On Thursday evening, I attended the Supreme Court Historical Society’s Frank C. Jones Reenactment Series Lecture. Justice Alito presided over a re-enactment of the famous British Debt case, Ware v. Hylton.
The evening began when Melvin Urofsky provided a cogent and entertaining overview of the facts of this case, which dealt with the repayment of debts incurred prior to the Revolutionary War to British creditors.
Justice Alito ascended to the bench, and placed himself back in time to 1796 when the case was originally argued (interestingly enough John Marshall argued that case, unsuccessfully, on behalf of the Virginia debtors).
At the time, there was no Chief Justice on the Court as Chief Justice Rutledge’s recess appointment expired, and he was not confirmed. Presiding on the Court were Justices Cushing, Patterson, Iredell, Wilson, and Chase. Justice Alito noted that his initial inclination was to play Justice Chase, as they both share the same first name–Samuel. However, because Justice Chase was later impeached by the house, Justice Alito sought to distance himself from that pick. Ultimately, Justice Alito assumed the role of his fellow Garden State judicial brethren, Justice William Patterson.
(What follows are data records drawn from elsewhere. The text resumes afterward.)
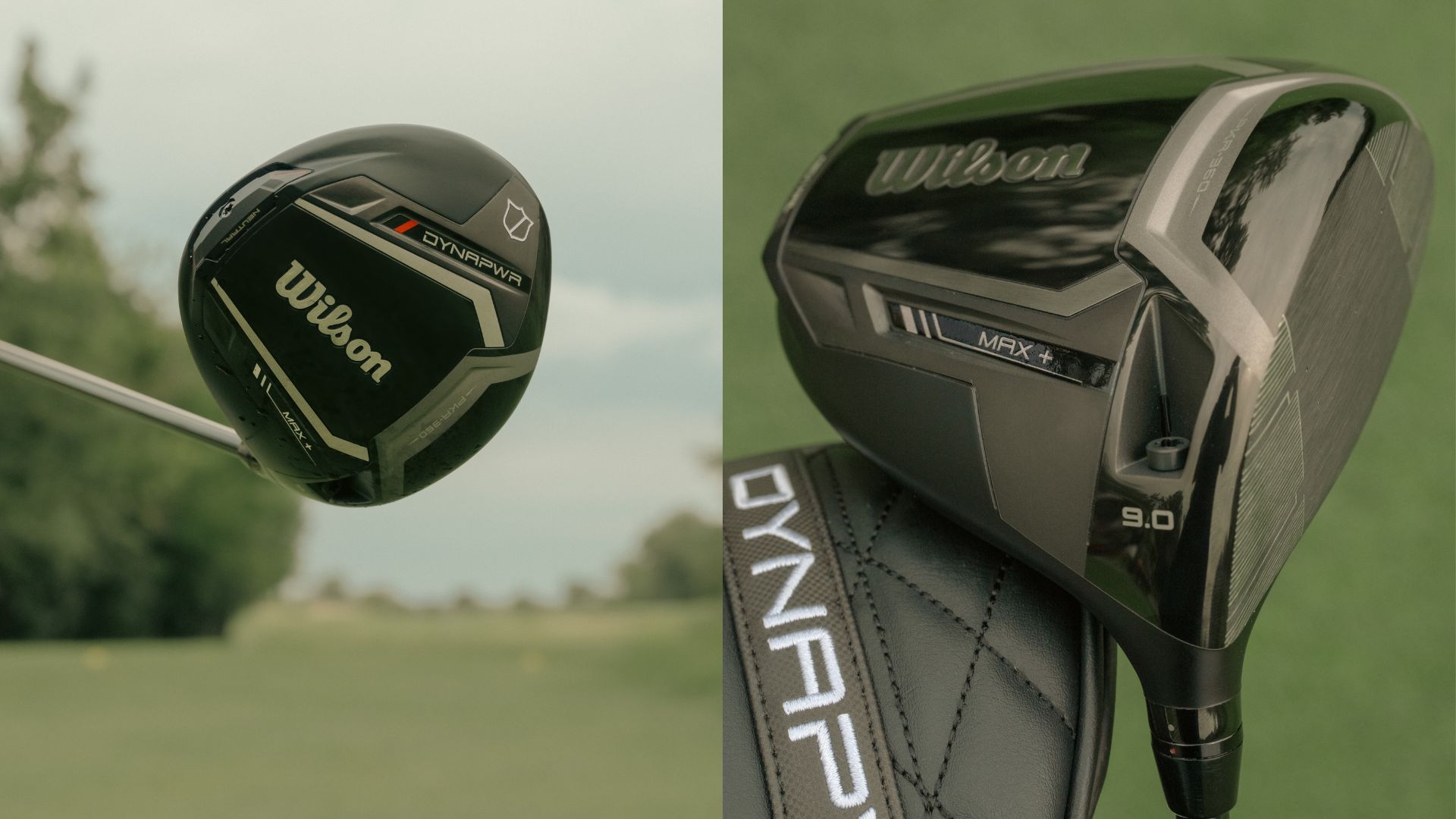 Wilson DYNAPWR Max+ Driver: Maximum Forgiveness for Every Skill Level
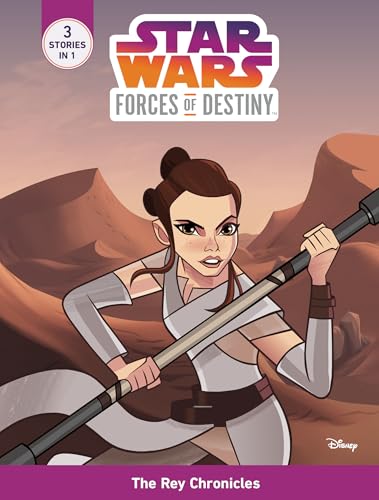The Rey Chronicles (By: Emma Carlson Berne) cover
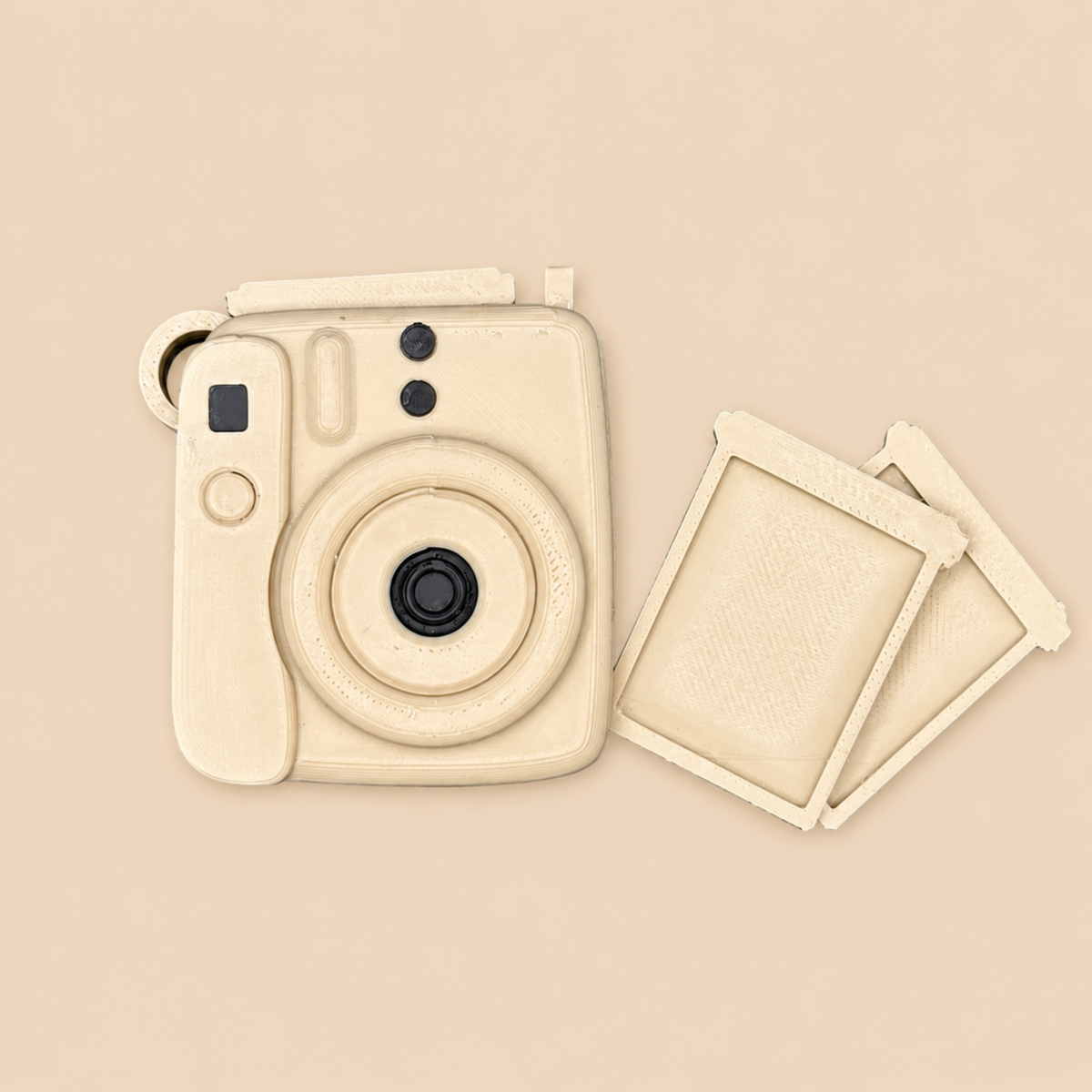Custom Photo Keychain | Camera Keepsake, Memorial, Baby, Graduation, Pet Gift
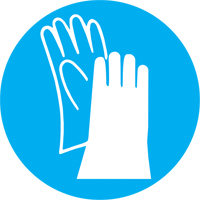 &eacute;tiquettes avec pictogramme Right to Know - Bottes, Vinyle, Feuille, 5/8" lo x 3/4" la Canadian Safety Group Inc.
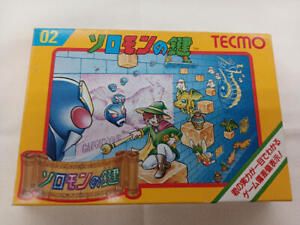 Tecmo Solomon'S Key Famicom Software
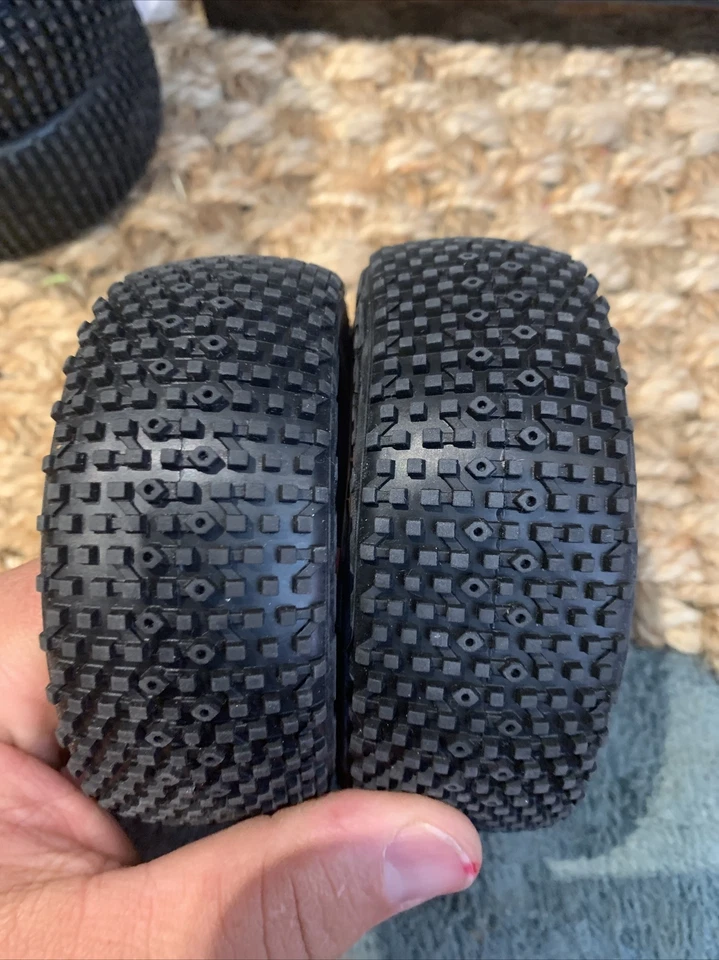 SH Racing Off-Road 1/8 Buggy Tires (2) for Front/Rear Wheel B9811 - Image 4 of 4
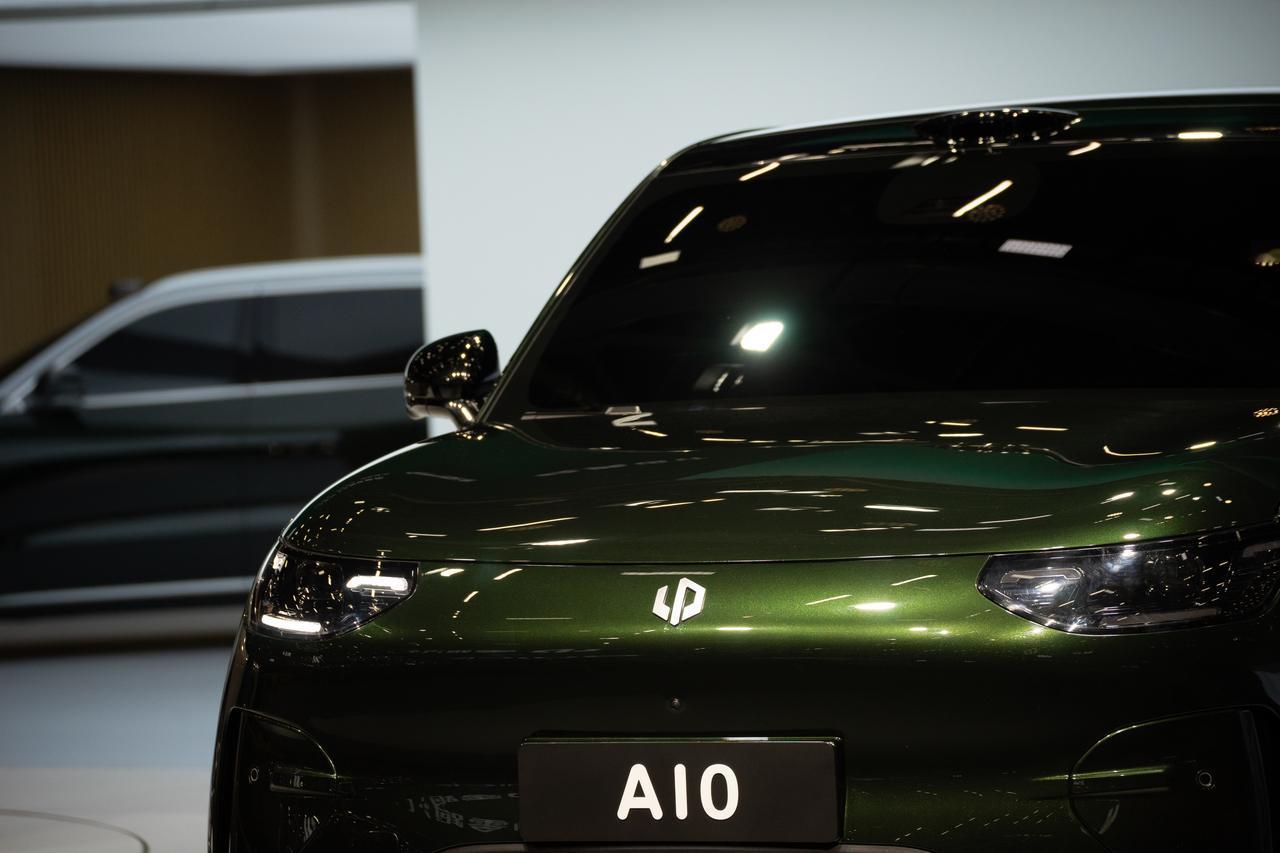 哇塞，A10这个绿色比我想象中好看多了诶！很有质感的绿，有点mini那个味道了有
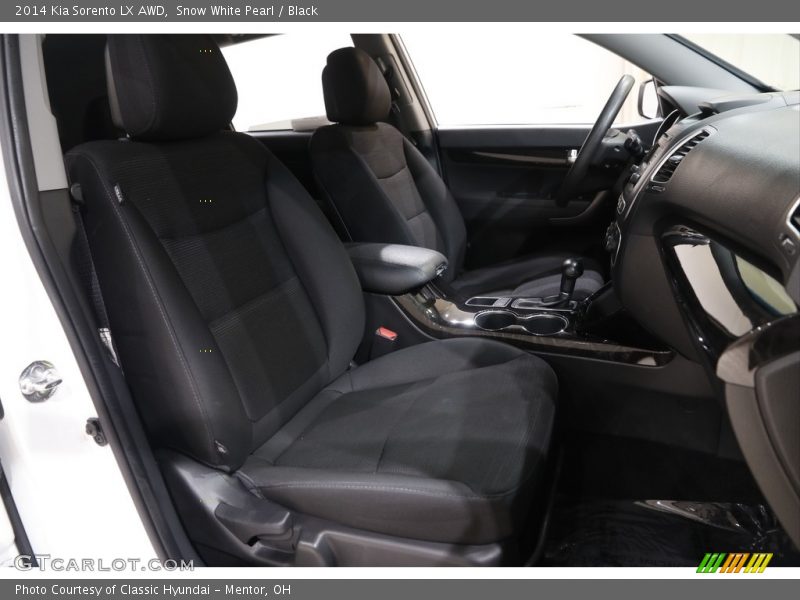 Snow White Pearl / Black 2014 Kia Sorento LX AWD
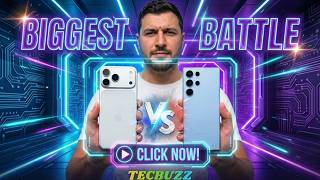 THE BIGGEST FLAGSHIP BATTLE OF 2026(I PHONE 17 PRO MAX VS SAMSUNG S 25 ULTRA)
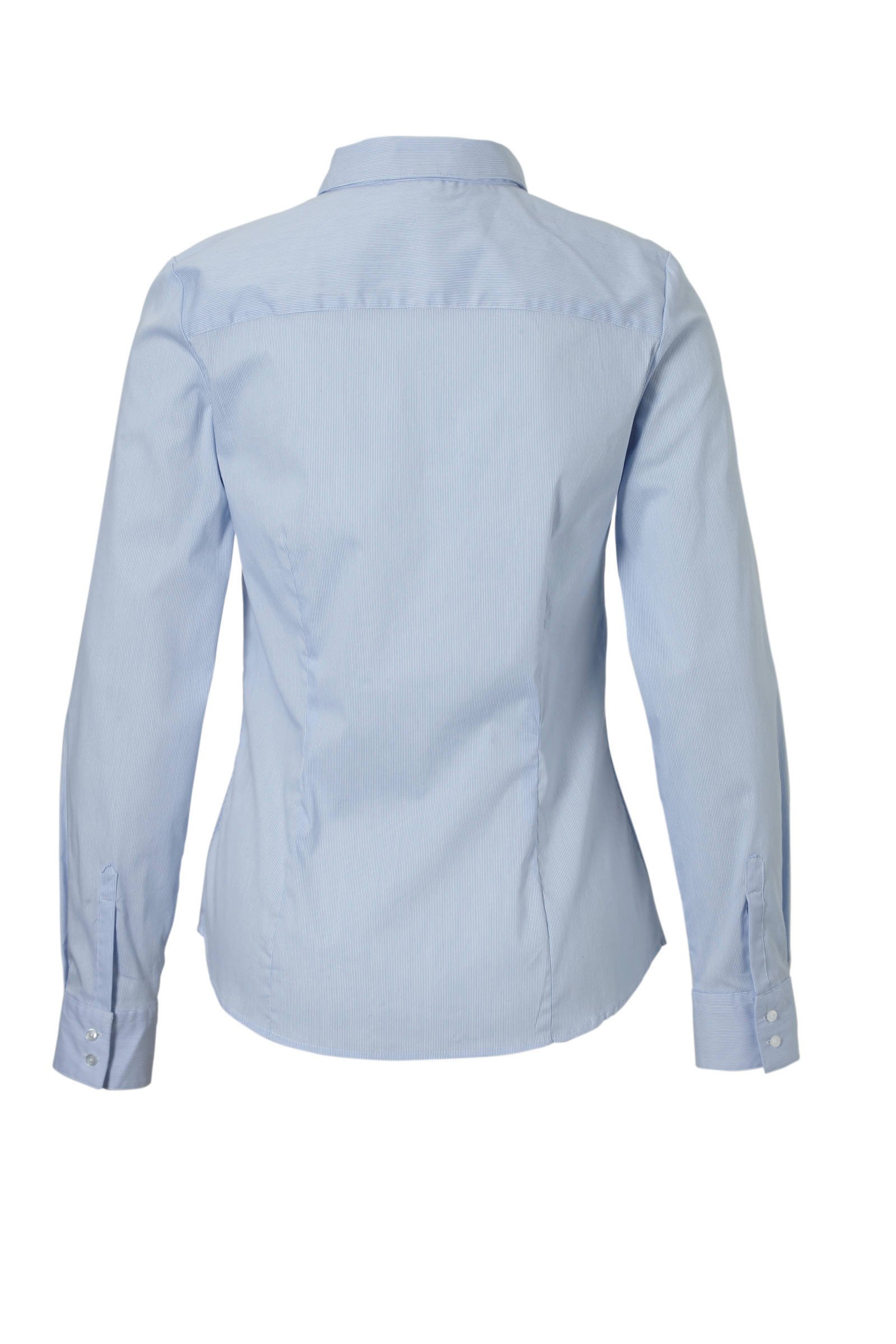 Shop lichtblauw gestreepte A blouse C YSS 6nSwCA6Fq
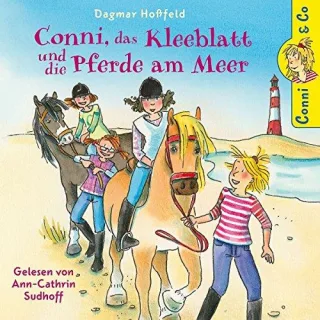 D.Hoßfeld: Conni Kleeblatt und die Pferde am Meer
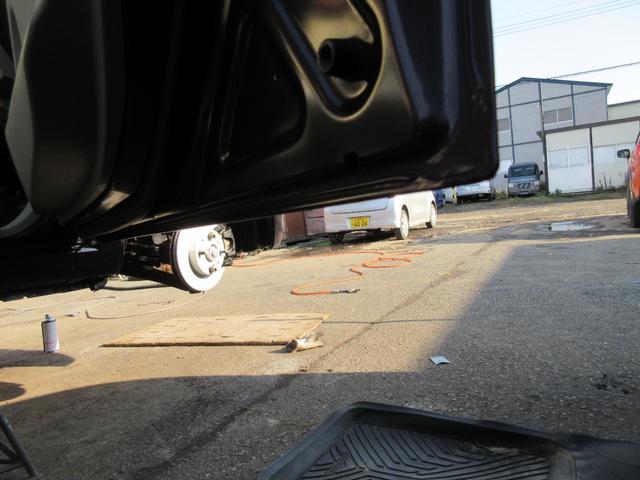 ムーヴ Xターボ SA インタークーラーターボ 4WDオートマ レイダーサポート TRC エコアイドル プッシュスタート チルトハンドル ABS スマートキー ETC Fブレーキローター ブレーキパッド交換済 夏冬タイヤ付(16枚目)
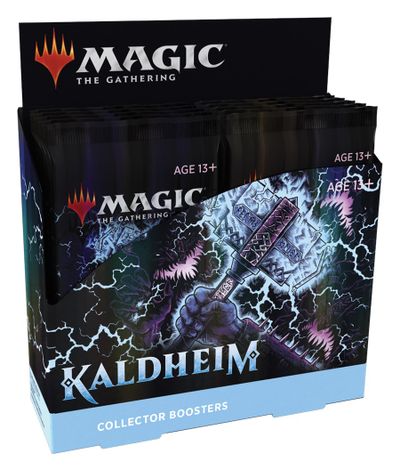 Magic the Gathering CCG: Kaldheim Collector Booster Display (12)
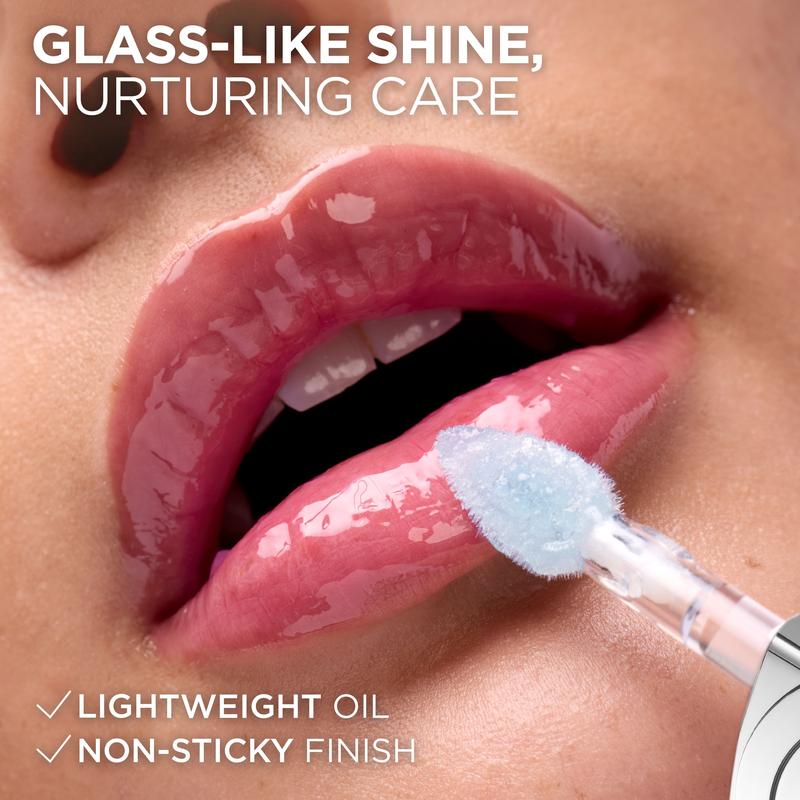 Extensionist Mascara & Plump Ambition pH Hyaluron Lip Oil Duo, L'oreal Paris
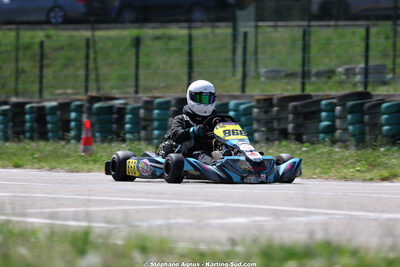 KFS — 25 & 26/04/2026 : 3ème manche du Championnat du Sud à Alès (photos Stéphane Agnus) 2026 — karting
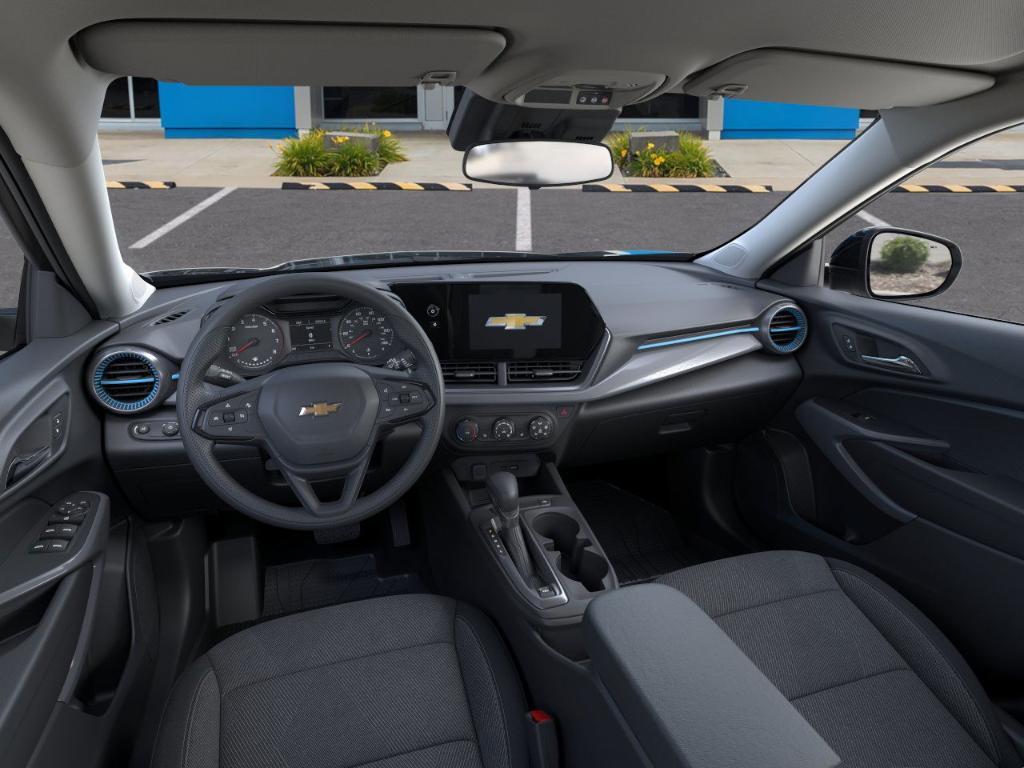 new 2025 Chevrolet Trax car, priced at $23,339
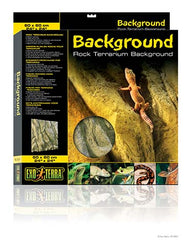 Exo Terra achterwand steenmotief voor terarria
It’s a Jersey Thing.
Justice Alito/Patterson surrounded himself on the bench with a semicircle of Green Bag Bobbleheads, including Justices Wilson, and Cushing, and the bobblehead of Chief Justice Jay to represent Justice Iredell, and the bobblehead of Justice Chief Justice Rutledge to represent Justice Chase.
Justice Alito heard zealous advocacy from opposing counsel, who assumed the roles of their 18th century predecessors at the Bar. The Rock Star of One First Street a/k/a the One-Justice Delta Force did not disappoint. Challenging his anachronistic assumptions of our federalist system under the Constitution, Justice Alito prodded counsel to consider the law as it existed under the Articles. Trying to ascertain whether a Treaty made under the auspices of the Articles of Confederation (specifically Article II) could abrogate a state law, and whether the Articles even delegated to the Congress the power to make such treaties, Justice Alito asked probing questions of both sides.
After arguments were delivered, Justice Alito conferred with his brethren (by rotating each bobblehead to face him, and whispering), and delivered a verdict. Much like the original Supreme Court in 1796, Justice Alito found that the debts were recoverable under the Treaty of Paris. Dissenting was Justice Iredell (Justice Alito gave the bobblehead a smack, so his head was shaking no).
After the event, Justice Alito graciously attended a reception at the Court. It was an excellent evening.